▸ Exercise data:
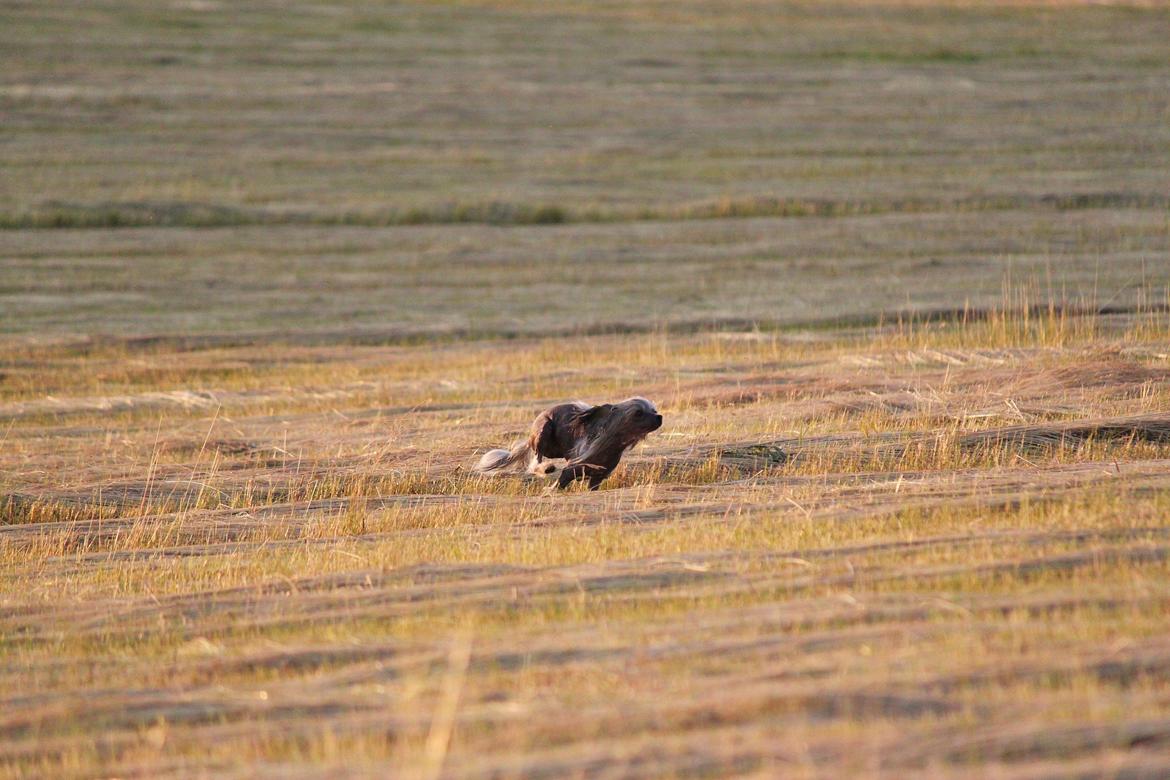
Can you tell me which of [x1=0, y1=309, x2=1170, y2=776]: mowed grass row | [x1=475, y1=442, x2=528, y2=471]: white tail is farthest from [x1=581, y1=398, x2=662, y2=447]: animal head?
[x1=475, y1=442, x2=528, y2=471]: white tail

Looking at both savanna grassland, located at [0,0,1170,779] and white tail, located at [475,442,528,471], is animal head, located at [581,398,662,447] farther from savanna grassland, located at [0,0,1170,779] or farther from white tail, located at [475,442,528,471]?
white tail, located at [475,442,528,471]

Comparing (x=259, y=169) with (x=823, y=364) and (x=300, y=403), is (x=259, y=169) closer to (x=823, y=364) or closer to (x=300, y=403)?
(x=300, y=403)

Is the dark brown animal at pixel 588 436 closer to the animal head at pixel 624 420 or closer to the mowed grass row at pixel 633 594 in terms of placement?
the animal head at pixel 624 420

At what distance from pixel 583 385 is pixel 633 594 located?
8.24 metres

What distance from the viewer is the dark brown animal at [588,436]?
8664 millimetres

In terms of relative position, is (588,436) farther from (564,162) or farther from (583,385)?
(564,162)

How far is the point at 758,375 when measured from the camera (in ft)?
44.8

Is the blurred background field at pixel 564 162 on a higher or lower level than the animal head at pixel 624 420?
lower

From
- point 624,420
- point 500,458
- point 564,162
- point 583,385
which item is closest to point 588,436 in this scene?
point 624,420

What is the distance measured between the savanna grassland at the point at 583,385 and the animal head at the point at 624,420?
0.44 metres

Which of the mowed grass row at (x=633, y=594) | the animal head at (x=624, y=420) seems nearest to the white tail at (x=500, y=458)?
the mowed grass row at (x=633, y=594)

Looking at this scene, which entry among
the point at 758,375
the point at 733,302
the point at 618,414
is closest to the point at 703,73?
the point at 733,302

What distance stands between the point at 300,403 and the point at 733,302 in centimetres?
802

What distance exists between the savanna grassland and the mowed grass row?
0.09 ft
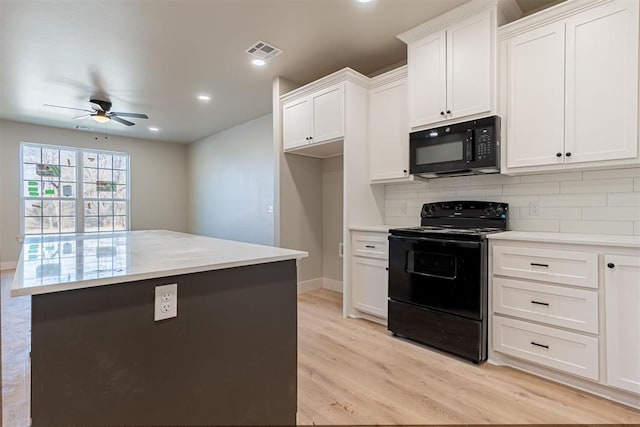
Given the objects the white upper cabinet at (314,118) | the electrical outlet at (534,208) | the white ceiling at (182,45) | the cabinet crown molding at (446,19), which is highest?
the white ceiling at (182,45)

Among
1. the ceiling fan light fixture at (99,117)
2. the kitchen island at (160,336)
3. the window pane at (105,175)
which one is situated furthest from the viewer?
the window pane at (105,175)

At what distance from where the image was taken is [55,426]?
963mm

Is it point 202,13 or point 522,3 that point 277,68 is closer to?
point 202,13

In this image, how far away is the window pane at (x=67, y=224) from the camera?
6.25 metres

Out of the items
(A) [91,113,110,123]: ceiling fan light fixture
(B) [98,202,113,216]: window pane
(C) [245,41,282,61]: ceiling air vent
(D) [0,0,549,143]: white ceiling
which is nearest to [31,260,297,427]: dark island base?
(D) [0,0,549,143]: white ceiling

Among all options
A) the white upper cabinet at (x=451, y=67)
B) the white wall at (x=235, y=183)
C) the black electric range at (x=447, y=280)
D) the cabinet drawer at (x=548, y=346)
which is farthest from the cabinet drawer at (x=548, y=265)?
the white wall at (x=235, y=183)

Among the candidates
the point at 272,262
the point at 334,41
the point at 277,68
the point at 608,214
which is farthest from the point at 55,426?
the point at 277,68

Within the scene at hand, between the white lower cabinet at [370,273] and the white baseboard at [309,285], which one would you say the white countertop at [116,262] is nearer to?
the white lower cabinet at [370,273]

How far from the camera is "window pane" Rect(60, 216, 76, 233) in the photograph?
6254 millimetres

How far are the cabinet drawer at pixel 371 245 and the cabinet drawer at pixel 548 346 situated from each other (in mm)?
1022

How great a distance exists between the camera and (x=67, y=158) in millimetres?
6293

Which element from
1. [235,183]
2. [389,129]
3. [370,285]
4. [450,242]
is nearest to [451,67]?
[389,129]

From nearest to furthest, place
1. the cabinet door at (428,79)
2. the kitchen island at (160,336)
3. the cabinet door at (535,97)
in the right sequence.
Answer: the kitchen island at (160,336) < the cabinet door at (535,97) < the cabinet door at (428,79)

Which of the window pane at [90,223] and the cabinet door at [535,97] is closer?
the cabinet door at [535,97]
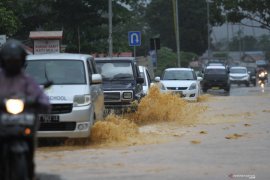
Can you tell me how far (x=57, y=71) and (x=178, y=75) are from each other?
17704 millimetres

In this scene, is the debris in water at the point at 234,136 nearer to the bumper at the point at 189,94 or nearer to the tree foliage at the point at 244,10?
the bumper at the point at 189,94

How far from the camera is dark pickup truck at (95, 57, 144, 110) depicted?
18125 millimetres

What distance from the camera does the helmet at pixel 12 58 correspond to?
6871mm

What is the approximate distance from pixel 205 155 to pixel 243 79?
4805 centimetres

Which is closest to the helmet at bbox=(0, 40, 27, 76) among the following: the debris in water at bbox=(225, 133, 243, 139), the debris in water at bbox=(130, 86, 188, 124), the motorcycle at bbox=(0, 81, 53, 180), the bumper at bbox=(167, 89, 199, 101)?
the motorcycle at bbox=(0, 81, 53, 180)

▸ Set exercise: Please write out every one of the entries above word for word, leaving out the pictures.

▸ The answer:
Can you tell me which of [x1=0, y1=309, x2=1170, y2=776]: mowed grass row | [x1=475, y1=442, x2=528, y2=471]: white tail is farthest from [x1=581, y1=398, x2=662, y2=447]: animal head?
[x1=475, y1=442, x2=528, y2=471]: white tail

Looking at both savanna grassland, located at [0,0,1170,779] and white tail, located at [475,442,528,471], is animal head, located at [581,398,662,447] farther from savanna grassland, located at [0,0,1170,779] or farther from white tail, located at [475,442,528,471]?
white tail, located at [475,442,528,471]

Comparing (x=259, y=169) with (x=823, y=364) and (x=300, y=403), is (x=259, y=169) closer to (x=823, y=364) or closer to (x=300, y=403)?
(x=300, y=403)

Is the dark brown animal at pixel 588 436 closer to the animal head at pixel 624 420 or closer to the mowed grass row at pixel 633 594 in terms of placement?
the animal head at pixel 624 420

At what distance from pixel 583 385 is pixel 633 594 located?
8.24 metres

What distance from the viewer is the dark brown animal at [588,436]?
8664 millimetres

In terms of relative position, is (588,436) farther from (564,162) or farther from (583,385)?
(564,162)

How far is the point at 758,375 when measured from the camera (in ft)?
44.8

Is the blurred background field at pixel 564 162 on a higher or lower level than the animal head at pixel 624 420?
lower

From
- point 624,420
- point 500,458
- point 564,162
- point 583,385
which item is closest to point 588,436 in this scene?
point 624,420

What is the distance measured between the savanna grassland at the point at 583,385 and the animal head at the point at 624,420?
0.44 metres

Which of the mowed grass row at (x=633, y=594) | the animal head at (x=624, y=420) seems nearest to the white tail at (x=500, y=458)?
the mowed grass row at (x=633, y=594)

Looking at this scene, which entry among
the point at 758,375
the point at 733,302
the point at 618,414
is closest to the point at 703,73?
the point at 733,302

What distance stands between the point at 300,403 and the point at 733,302 in centimetres?
802

What distance exists between the savanna grassland and the mowed grass row?
0.09 ft
Given the objects the white upper cabinet at (314,118) | the electrical outlet at (534,208) | the white ceiling at (182,45) | the cabinet crown molding at (446,19), which is highest?
the white ceiling at (182,45)

Among
1. the ceiling fan light fixture at (99,117)
2. the kitchen island at (160,336)
3. the window pane at (105,175)
which one is situated furthest from the viewer?
the window pane at (105,175)

At what distance from where the image was taken is [55,426]?
963mm

Is it point 202,13 or point 522,3 that point 277,68 is closer to?
point 202,13

In this image, how far away is the window pane at (x=67, y=224) from the camera?
6.25 metres

Out of the items
(A) [91,113,110,123]: ceiling fan light fixture
(B) [98,202,113,216]: window pane
(C) [245,41,282,61]: ceiling air vent
(D) [0,0,549,143]: white ceiling
which is nearest to [31,260,297,427]: dark island base?
(D) [0,0,549,143]: white ceiling

Among all options
A) the white upper cabinet at (x=451, y=67)
B) the white wall at (x=235, y=183)
C) the black electric range at (x=447, y=280)
D) the cabinet drawer at (x=548, y=346)
which is farthest from the cabinet drawer at (x=548, y=265)?
the white wall at (x=235, y=183)

Among the candidates
the point at 272,262
the point at 334,41
the point at 277,68
the point at 608,214
which is farthest from the point at 55,426?
the point at 277,68

Within the scene at hand, between the white lower cabinet at [370,273] and the white baseboard at [309,285], which one would you say the white countertop at [116,262] is nearer to?
the white lower cabinet at [370,273]

How far from the camera is "window pane" Rect(60, 216, 76, 233) in the photograph?
6254 millimetres

How far are the cabinet drawer at pixel 371 245 and the cabinet drawer at pixel 548 346 situated from each other (in mm)?
1022

How great a distance exists between the camera and (x=67, y=158) in millimetres?
6293

Which element from
1. [235,183]
2. [389,129]
3. [370,285]
4. [450,242]
is nearest to [451,67]?
[389,129]

From nearest to furthest, place
1. the cabinet door at (428,79)
2. the kitchen island at (160,336)
3. the cabinet door at (535,97)
in the right sequence.
Answer: the kitchen island at (160,336) < the cabinet door at (535,97) < the cabinet door at (428,79)

Which of the window pane at [90,223] and the cabinet door at [535,97] is closer?
the cabinet door at [535,97]
Can you tell me how far (x=57, y=71) and (x=178, y=75) are from each other?
17704 millimetres

In this scene, is the debris in water at the point at 234,136 nearer to the bumper at the point at 189,94 or nearer to the tree foliage at the point at 244,10?
the bumper at the point at 189,94

How far from the camera is dark pickup truck at (95, 57, 144, 110) depicted?
18125 millimetres

What distance from the camera does the helmet at pixel 12 58 correspond to?
6871mm

What is the approximate distance from pixel 205 155 to pixel 243 79?
4805 centimetres

Which is closest to the helmet at bbox=(0, 40, 27, 76) among the following: the debris in water at bbox=(225, 133, 243, 139), the debris in water at bbox=(130, 86, 188, 124), the motorcycle at bbox=(0, 81, 53, 180), the bumper at bbox=(167, 89, 199, 101)?
the motorcycle at bbox=(0, 81, 53, 180)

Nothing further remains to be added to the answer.